Coming on the heels of clips for “Rolla” and “Lansdowne,” the video for “Done Is Done,” directed by Isiah Blake, concludes the relationship arc charted in those previous two visuals. While the early days of a blossoming relationship and its rocky dissolution are the subjects of those videos, “Done Is Done” finds Liza coming to grips with the end of a relationship and finding resolution. This theme is underlined from the very beginning with the opening title card quoting Nina Simone’s “You’ve Got To Learn” (“You’ve got to learn to leave the table/When love’s no longer being served).

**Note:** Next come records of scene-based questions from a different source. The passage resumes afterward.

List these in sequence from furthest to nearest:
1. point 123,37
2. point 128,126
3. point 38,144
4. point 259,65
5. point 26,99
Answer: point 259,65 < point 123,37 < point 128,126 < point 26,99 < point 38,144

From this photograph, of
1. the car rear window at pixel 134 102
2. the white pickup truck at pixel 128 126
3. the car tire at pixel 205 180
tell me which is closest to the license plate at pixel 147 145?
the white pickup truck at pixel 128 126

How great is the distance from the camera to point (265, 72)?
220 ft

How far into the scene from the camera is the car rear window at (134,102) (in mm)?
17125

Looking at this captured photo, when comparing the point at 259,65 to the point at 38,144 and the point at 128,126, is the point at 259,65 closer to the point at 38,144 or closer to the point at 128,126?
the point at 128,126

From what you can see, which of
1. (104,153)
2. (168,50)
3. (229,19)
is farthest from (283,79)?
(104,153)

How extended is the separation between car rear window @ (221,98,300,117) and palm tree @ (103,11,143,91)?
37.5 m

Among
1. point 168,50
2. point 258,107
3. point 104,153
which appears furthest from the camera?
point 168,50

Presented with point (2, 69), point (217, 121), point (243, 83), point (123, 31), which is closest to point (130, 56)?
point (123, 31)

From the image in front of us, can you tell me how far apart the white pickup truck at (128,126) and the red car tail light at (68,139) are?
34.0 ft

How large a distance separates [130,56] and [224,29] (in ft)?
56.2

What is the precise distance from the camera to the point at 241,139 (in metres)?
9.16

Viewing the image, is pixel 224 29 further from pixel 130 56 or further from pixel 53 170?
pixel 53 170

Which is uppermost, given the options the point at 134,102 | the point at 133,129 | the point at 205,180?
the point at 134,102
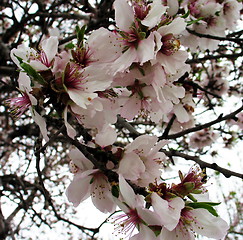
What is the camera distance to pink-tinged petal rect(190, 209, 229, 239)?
102 cm

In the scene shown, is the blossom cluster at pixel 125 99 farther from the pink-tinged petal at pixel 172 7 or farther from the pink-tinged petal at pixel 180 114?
the pink-tinged petal at pixel 180 114

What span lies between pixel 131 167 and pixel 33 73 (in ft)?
1.58

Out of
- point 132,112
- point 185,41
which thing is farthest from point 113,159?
point 185,41

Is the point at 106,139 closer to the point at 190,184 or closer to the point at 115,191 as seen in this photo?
the point at 115,191

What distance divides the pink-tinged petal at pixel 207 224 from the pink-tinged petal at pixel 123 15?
70cm

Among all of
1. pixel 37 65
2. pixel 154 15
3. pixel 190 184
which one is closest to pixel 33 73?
pixel 37 65

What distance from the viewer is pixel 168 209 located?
36.7 inches

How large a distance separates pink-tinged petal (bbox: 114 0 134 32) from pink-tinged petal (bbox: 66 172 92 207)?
0.59 metres

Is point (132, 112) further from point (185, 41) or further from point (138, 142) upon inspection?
point (185, 41)

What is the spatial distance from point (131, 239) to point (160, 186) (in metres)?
0.21

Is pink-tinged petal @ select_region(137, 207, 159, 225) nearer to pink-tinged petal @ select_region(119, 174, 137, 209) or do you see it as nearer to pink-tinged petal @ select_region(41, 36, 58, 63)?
pink-tinged petal @ select_region(119, 174, 137, 209)

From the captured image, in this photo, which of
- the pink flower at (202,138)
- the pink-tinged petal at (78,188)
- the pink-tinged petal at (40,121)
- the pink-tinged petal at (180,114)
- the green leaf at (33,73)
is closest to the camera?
the green leaf at (33,73)

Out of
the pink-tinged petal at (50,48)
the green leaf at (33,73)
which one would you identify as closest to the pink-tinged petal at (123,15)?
the pink-tinged petal at (50,48)

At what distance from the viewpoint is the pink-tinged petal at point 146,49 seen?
949mm
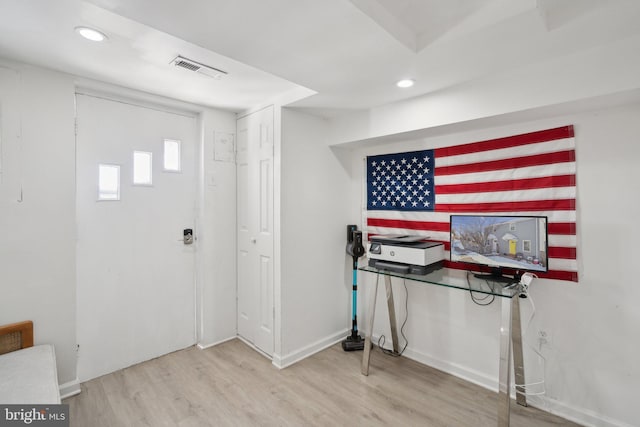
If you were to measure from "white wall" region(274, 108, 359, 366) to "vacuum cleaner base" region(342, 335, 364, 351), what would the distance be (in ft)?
0.48

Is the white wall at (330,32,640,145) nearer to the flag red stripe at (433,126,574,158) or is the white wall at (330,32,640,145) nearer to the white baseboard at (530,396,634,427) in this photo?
the flag red stripe at (433,126,574,158)

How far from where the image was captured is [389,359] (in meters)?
2.68

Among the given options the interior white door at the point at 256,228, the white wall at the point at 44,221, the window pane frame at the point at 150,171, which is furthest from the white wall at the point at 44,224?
the interior white door at the point at 256,228

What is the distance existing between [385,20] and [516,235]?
1.51 meters

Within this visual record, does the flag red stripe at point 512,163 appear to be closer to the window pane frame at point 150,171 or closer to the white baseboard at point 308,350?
the white baseboard at point 308,350

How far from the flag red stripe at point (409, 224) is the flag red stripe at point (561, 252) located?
26.9 inches

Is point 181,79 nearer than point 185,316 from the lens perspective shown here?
Yes

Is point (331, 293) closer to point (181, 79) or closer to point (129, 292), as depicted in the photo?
point (129, 292)

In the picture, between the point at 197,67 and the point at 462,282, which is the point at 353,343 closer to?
A: the point at 462,282

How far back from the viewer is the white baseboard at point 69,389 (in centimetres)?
213

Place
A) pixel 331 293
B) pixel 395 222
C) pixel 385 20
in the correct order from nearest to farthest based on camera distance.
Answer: pixel 385 20, pixel 395 222, pixel 331 293

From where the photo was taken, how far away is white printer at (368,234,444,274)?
218cm

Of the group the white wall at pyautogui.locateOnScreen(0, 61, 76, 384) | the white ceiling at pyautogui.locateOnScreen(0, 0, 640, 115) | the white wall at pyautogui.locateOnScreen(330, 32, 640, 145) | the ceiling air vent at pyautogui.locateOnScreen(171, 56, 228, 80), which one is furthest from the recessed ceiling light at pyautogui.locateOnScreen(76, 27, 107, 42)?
the white wall at pyautogui.locateOnScreen(330, 32, 640, 145)

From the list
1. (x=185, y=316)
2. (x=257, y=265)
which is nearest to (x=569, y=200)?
(x=257, y=265)
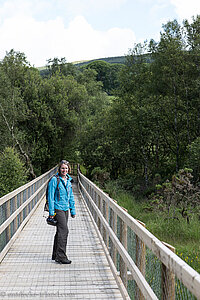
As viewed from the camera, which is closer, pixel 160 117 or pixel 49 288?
pixel 49 288

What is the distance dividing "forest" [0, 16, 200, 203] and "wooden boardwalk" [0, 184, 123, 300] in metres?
13.7

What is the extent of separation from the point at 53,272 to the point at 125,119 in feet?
70.0

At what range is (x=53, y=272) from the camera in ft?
19.7

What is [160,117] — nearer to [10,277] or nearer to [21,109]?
[21,109]

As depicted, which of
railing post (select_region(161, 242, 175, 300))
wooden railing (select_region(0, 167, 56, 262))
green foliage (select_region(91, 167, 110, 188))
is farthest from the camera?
green foliage (select_region(91, 167, 110, 188))

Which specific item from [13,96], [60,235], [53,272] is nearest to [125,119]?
[13,96]

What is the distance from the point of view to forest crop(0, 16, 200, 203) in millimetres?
24766


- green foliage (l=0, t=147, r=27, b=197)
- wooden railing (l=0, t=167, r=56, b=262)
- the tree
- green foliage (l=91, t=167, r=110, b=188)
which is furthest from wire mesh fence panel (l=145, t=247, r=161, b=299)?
the tree

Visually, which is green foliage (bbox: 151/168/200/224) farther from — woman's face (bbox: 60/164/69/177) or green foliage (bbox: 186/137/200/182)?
woman's face (bbox: 60/164/69/177)

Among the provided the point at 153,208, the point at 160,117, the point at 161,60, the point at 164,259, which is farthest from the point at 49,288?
the point at 161,60

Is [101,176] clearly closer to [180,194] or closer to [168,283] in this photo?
[180,194]

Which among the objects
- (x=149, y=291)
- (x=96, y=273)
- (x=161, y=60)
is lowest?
(x=96, y=273)

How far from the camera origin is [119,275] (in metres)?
5.42

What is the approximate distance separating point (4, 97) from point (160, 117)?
475 inches
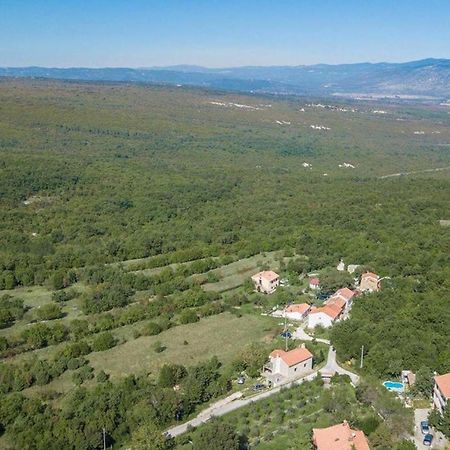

“Through the making of this song, I realized and accepted that even though relationships may come to an end, that doesn’t mean that it didn’t serve its purpose,” Liza says about the song, co-written with Nevon Sinclair and produced by Akeel Henry.

Toronto R&B singer Liza poses against white backdrop

Shot in a church, the video alternates between close-up shots of Liza that convey intimacy and the expansiveness of her surroundings, emphasizing her solitude.

“We chose to shoot in a church to symbolize mourning the death of a relationship, while simultaneously symbolizing rebirth and growth,” says Liza. “In the beginning of the video, you can only see my back as I walk into the church on the lower floor, but by the end of the video I’m above where I used to be and looking straight into the camera, almost as if I found my “higher self.”

While this video, which Liza celebrated with a screening at Toronto’s Paradise Theatre last night, represents the end of one visual story, it also sets the table and anticipation for her next moves.